Rhubarb is coming into season now and healthy plants will continue producing stalks right through until summer. Don’t cut these, but instead pull firmly to remove them. Mulch around the crown now and apply liquid feed occasionally and if your plant is less than two years old, resist the temptation to pick from it until next year to allow it to build up strength.

Rhubarb likes a sunny spot and is unfussy about soil, but don’t let it dry out, so work well-rotted manure into the hole at planting time and keep it well watered.

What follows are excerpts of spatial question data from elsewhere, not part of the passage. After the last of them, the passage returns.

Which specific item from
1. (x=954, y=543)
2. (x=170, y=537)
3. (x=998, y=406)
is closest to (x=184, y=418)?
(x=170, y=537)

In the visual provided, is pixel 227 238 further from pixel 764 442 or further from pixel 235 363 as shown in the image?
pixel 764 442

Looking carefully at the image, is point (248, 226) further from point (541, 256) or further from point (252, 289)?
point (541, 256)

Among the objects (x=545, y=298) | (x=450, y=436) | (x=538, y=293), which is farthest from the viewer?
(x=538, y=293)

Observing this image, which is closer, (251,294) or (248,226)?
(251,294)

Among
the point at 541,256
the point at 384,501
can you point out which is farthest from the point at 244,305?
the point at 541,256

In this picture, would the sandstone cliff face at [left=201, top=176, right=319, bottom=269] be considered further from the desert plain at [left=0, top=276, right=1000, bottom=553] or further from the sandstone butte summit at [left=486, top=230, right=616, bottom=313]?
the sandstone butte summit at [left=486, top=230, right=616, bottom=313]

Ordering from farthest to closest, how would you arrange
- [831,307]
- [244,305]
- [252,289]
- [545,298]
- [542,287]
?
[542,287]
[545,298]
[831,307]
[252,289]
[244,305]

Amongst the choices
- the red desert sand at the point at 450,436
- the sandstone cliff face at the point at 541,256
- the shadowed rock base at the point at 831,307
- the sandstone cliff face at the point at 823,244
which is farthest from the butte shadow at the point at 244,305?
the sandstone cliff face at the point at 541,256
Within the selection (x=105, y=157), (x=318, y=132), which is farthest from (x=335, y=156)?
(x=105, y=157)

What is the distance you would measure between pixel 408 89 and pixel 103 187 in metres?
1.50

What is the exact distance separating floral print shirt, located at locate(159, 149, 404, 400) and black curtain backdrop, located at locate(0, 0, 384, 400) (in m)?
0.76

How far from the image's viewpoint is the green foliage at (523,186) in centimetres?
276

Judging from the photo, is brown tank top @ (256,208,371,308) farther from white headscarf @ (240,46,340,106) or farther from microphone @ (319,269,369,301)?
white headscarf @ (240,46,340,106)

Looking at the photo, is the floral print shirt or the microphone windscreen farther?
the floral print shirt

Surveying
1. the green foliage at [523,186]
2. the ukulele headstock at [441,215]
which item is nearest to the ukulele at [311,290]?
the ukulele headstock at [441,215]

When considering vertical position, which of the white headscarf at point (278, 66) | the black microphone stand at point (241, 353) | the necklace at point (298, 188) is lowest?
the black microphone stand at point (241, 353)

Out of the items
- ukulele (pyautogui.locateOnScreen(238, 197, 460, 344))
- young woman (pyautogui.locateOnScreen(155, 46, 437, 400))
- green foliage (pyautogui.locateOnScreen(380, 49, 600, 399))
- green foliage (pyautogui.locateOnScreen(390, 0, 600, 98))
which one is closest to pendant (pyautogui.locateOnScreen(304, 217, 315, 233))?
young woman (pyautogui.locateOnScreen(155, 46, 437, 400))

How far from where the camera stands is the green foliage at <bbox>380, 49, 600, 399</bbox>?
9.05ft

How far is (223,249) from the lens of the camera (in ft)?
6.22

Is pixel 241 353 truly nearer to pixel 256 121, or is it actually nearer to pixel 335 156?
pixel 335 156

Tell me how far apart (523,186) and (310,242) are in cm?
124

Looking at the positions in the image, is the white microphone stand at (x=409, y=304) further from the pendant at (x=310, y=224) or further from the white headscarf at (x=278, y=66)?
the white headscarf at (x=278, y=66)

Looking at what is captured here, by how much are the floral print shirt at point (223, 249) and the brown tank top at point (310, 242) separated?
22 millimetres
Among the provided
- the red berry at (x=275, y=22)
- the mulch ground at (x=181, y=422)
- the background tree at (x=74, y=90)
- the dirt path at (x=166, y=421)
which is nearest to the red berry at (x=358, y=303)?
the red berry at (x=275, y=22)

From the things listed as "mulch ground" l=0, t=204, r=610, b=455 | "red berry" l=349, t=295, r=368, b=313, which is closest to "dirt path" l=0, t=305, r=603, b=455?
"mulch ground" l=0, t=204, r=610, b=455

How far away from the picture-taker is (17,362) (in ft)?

Once you have an established rhubarb patch it will continue to thrive for many years, which is why you should make sure that you are growing a variety that your really like. ‘Champagne’ is a traditional favourite for its sweet flavour, but new varieties such as ‘Pink blossom’ will give stalks over a longer period.

TOP TIP
Remove the buds from newly-planted rhododendrons. It may seem like a drastic step, but without flowers to support this spring, the shrubs will divert their energy into making stronger roots, which will result in much better flowering in future years.

Scottish Gardener:

WHAT TO DO NOW

  • Repot alpine plants into gritty soil and surround with a further layer of grit to prevent water from standing around them.
  • Divide congested agapanthus, replanting large clumps into free-draining soil. Wait at least four years before dividing again.
  • Cover rows in the vegetable garden with cloches to warm-up the soil for seed-sowing.
  • Prune buddleia once new shoots start to appear. Cut the old stems down almost at ground level.
  • Chillies and peppers need a long growing season, so sow seed now in a heated propagator.
  • Cover dahlia tubers with moist compost, keep them somewhere warm and in three weeks shoots will have developed which can be used for cuttings.
  • Start feeding cymbidium and phalaenopsis orchids with proprietary orchid food.
  • Prune gooseberries and currants.
  • Pot-up early-flowering strawberries and move them into the greenhouse in order to produce an earlier crop of fruit.
  • Plant spring bulbs ‘in the green’ while their dying foliage is still attached. This works for snowdrops, bluebells, wood anemones, hardy cyclamen, aconite and snowflakes.
  • Clip heathers as they finish flowering, removing most, but not quite all of last year’s growth.
  • Potatoes chitted six weeks ago can be planted at the end of March.
  • Tidy up borders, removing dead growth, emerging weeds and leaves then dig up and divide mature perennials.